Two novel association signals were identified between the AGA locus (lead SNP rs12645096-T: beta=-0.13, 95% CI: -0.11 to -0.16, P= 9.07×10-26), the ASPG locus (lead SNP rs1744294-T: beta=-0.13, 95% CI: -0.10 to -0.17, P= 1.54×10-16), and aspartic acid (Asp). rs12645096 is a strong eQTL for AGA, which encodes the aspartylglucosaminidase in many tissues such as artery, thyroid, and lungs (p-value < 1.7e-32) in GTEx. Similarly, rs1744294 is also an eQTL for ASPG that encodes asparaginase. Both aspartylglucosaminidase and asparaginase deficiencies can lead to an increased Asn and Asp, which explained the genetic association observed in our study.
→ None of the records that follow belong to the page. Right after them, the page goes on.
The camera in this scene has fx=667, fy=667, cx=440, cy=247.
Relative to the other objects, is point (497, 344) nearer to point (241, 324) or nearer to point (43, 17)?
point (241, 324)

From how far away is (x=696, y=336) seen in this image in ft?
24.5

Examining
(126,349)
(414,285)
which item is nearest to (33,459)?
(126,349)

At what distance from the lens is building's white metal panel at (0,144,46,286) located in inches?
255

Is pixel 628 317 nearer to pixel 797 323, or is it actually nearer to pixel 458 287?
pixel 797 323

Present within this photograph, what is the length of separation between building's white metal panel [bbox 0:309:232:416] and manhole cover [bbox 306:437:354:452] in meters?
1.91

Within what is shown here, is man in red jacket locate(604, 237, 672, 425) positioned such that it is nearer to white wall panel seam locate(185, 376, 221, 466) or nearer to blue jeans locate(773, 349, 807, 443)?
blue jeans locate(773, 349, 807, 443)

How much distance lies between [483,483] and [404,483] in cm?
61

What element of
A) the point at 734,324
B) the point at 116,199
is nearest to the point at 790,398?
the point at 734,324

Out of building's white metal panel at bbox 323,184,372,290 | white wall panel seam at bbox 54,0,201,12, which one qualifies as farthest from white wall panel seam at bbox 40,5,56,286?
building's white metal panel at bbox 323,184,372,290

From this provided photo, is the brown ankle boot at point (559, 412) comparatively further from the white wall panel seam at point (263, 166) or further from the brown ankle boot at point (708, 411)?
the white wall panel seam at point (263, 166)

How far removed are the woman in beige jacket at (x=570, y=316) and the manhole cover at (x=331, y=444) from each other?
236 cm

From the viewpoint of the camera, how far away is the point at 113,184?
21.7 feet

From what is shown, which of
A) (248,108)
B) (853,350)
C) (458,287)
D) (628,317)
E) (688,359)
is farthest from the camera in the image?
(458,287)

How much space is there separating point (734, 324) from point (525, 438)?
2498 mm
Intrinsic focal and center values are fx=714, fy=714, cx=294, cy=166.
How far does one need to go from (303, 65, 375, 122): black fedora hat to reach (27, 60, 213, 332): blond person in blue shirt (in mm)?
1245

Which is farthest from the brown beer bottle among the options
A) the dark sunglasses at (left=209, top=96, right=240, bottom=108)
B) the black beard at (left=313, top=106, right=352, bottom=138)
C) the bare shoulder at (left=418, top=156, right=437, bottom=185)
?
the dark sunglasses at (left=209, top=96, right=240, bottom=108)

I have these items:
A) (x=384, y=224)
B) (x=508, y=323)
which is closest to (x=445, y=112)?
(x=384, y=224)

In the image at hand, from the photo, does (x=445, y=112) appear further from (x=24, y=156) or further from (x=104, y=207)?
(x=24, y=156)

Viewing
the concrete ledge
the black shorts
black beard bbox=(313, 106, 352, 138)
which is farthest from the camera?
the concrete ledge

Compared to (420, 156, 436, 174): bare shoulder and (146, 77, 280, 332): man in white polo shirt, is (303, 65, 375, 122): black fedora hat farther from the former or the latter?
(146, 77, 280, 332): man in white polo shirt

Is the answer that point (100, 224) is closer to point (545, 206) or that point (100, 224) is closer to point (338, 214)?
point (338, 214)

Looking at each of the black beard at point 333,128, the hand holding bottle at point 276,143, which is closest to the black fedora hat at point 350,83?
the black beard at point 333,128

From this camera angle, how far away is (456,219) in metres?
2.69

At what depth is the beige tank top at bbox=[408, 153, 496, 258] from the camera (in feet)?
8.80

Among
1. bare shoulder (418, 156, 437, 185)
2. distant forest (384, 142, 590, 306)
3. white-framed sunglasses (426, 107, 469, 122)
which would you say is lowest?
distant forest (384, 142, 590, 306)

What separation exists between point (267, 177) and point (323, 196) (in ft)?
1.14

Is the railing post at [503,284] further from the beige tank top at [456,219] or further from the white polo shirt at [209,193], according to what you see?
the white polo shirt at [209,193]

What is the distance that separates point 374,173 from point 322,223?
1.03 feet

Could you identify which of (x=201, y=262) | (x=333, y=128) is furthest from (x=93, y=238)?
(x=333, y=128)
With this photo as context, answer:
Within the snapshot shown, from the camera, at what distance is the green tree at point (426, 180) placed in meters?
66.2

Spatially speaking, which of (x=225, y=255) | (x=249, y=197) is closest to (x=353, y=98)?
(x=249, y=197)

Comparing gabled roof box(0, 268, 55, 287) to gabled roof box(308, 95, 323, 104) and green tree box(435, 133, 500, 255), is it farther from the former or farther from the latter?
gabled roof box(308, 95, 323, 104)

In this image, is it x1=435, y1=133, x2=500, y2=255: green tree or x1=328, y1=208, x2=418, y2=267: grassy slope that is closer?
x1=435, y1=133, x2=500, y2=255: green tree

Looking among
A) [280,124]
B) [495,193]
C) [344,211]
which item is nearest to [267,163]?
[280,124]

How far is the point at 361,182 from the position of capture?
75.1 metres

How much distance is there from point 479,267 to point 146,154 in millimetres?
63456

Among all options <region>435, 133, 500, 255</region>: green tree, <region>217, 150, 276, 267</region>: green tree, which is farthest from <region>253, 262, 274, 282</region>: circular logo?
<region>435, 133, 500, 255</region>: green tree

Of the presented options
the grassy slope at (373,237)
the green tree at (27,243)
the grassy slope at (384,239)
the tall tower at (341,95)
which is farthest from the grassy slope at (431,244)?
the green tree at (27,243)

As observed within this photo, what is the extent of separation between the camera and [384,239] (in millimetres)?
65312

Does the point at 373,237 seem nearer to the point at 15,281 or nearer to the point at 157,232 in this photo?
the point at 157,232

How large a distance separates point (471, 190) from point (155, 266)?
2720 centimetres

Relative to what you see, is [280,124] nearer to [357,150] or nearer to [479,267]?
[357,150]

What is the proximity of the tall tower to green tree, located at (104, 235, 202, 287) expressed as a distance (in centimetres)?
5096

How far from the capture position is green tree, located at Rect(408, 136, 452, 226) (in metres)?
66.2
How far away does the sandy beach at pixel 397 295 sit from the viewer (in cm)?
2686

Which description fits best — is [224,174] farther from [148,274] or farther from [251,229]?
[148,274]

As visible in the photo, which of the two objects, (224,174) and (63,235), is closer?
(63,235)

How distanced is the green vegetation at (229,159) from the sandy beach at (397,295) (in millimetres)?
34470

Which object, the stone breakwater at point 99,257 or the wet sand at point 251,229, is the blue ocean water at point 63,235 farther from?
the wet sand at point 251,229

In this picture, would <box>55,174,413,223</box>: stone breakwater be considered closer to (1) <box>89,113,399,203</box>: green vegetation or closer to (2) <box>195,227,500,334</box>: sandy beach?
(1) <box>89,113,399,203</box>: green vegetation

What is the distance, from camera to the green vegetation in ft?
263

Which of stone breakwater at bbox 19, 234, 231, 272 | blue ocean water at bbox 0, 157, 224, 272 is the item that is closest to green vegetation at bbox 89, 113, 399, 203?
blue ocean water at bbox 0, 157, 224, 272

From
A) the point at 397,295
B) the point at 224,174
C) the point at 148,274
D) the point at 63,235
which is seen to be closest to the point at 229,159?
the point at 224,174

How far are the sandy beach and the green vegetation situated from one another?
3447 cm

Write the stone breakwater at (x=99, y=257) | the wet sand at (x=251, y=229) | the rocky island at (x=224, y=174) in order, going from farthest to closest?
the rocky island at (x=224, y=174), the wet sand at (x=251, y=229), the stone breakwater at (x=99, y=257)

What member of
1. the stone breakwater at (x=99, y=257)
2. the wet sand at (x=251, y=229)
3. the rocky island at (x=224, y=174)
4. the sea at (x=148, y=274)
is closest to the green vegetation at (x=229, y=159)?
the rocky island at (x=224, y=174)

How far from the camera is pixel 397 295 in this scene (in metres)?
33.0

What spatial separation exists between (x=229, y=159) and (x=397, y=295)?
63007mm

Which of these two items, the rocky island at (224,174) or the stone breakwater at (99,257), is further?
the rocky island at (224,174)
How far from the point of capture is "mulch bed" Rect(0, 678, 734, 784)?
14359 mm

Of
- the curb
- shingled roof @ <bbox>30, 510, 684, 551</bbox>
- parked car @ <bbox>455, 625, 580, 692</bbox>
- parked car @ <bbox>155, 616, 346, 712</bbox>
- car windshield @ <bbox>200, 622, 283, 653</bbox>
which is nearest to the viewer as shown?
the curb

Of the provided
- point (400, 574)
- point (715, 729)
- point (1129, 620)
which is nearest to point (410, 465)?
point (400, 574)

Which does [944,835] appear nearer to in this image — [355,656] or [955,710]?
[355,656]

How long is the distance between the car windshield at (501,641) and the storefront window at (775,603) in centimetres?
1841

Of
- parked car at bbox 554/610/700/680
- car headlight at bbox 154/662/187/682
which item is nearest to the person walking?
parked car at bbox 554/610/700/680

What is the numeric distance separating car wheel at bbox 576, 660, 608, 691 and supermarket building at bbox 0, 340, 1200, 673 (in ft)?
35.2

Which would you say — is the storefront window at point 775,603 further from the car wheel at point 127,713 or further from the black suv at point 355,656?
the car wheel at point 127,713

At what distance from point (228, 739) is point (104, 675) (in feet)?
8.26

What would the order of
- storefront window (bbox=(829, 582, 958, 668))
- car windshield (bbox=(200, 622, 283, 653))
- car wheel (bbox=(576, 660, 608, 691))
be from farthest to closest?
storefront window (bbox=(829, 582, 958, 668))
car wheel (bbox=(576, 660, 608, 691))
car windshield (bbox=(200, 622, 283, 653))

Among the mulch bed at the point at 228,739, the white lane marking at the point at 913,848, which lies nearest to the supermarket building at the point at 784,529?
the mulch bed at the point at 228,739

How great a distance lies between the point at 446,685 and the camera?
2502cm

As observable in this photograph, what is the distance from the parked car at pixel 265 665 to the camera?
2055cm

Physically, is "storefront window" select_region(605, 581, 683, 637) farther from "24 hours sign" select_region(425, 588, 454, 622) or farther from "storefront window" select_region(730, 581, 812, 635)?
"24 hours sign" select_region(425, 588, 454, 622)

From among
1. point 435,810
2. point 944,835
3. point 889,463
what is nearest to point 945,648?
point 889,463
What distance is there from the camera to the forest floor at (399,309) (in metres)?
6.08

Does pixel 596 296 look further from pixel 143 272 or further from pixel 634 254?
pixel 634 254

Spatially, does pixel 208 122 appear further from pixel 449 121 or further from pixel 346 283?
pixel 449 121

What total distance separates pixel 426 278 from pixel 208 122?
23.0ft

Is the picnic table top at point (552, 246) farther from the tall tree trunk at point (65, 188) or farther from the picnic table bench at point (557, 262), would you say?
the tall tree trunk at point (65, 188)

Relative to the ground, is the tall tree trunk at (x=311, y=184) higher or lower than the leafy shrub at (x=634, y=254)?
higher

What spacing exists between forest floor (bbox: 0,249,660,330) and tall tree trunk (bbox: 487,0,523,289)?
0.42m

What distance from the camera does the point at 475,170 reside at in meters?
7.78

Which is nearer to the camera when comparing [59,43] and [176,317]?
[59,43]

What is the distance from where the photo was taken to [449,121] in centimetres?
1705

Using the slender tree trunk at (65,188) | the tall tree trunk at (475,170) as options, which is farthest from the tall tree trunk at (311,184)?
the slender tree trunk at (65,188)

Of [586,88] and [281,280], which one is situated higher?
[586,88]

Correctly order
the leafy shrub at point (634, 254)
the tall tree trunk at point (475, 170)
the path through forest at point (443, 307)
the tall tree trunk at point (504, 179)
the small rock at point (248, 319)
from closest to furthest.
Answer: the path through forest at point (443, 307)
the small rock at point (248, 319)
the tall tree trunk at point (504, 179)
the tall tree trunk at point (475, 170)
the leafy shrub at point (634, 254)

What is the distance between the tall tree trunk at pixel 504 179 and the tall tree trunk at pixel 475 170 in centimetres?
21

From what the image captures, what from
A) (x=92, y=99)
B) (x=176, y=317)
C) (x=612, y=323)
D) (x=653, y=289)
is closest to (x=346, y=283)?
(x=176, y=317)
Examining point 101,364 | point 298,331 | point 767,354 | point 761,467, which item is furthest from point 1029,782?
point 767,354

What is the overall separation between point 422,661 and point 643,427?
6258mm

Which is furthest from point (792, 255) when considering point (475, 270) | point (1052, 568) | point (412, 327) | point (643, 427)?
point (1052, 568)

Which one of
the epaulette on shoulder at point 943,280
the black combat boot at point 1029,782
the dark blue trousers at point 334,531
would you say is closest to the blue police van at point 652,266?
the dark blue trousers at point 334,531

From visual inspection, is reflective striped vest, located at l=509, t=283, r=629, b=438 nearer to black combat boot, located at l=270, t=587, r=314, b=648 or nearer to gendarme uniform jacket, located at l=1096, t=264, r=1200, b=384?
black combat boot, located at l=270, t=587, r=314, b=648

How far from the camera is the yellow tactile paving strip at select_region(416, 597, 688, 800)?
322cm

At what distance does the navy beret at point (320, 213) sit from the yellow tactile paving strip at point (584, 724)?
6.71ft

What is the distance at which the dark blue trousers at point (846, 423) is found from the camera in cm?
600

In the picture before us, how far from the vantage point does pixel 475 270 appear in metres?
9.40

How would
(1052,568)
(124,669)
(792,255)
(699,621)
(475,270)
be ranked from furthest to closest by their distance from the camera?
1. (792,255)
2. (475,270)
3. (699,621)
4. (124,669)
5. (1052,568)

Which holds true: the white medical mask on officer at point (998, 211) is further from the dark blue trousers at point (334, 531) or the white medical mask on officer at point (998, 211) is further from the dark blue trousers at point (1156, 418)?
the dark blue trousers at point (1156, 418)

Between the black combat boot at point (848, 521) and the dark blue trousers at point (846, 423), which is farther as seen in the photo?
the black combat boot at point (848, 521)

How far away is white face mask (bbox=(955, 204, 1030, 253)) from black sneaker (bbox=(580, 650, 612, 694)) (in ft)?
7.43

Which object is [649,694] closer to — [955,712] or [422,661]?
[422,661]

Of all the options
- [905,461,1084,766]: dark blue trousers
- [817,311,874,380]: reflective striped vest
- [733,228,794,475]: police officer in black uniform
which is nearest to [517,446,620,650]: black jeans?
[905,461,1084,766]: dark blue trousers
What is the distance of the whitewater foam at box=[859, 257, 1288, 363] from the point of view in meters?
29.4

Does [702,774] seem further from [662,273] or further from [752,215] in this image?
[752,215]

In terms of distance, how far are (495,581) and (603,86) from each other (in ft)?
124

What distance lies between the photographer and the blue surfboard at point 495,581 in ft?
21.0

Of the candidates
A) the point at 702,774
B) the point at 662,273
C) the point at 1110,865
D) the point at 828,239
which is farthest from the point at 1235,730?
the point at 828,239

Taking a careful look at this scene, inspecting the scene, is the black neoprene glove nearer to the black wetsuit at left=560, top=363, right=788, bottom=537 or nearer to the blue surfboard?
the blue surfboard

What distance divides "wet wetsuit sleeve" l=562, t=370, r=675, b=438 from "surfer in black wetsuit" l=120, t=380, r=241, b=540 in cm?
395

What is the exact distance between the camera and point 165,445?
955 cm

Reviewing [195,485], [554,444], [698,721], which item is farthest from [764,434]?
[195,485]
Those associations had not been previously reported due to limited genetic studies on this metabolite29,30. While Asp has been used for the treatment of fatigue and improvement of athletic performance and muscle strength without good scientific evidence supporting its use31, the identified genetic association may serve as instrumental variables for causal inference of its utility when combined with data from biobanks with genomic data.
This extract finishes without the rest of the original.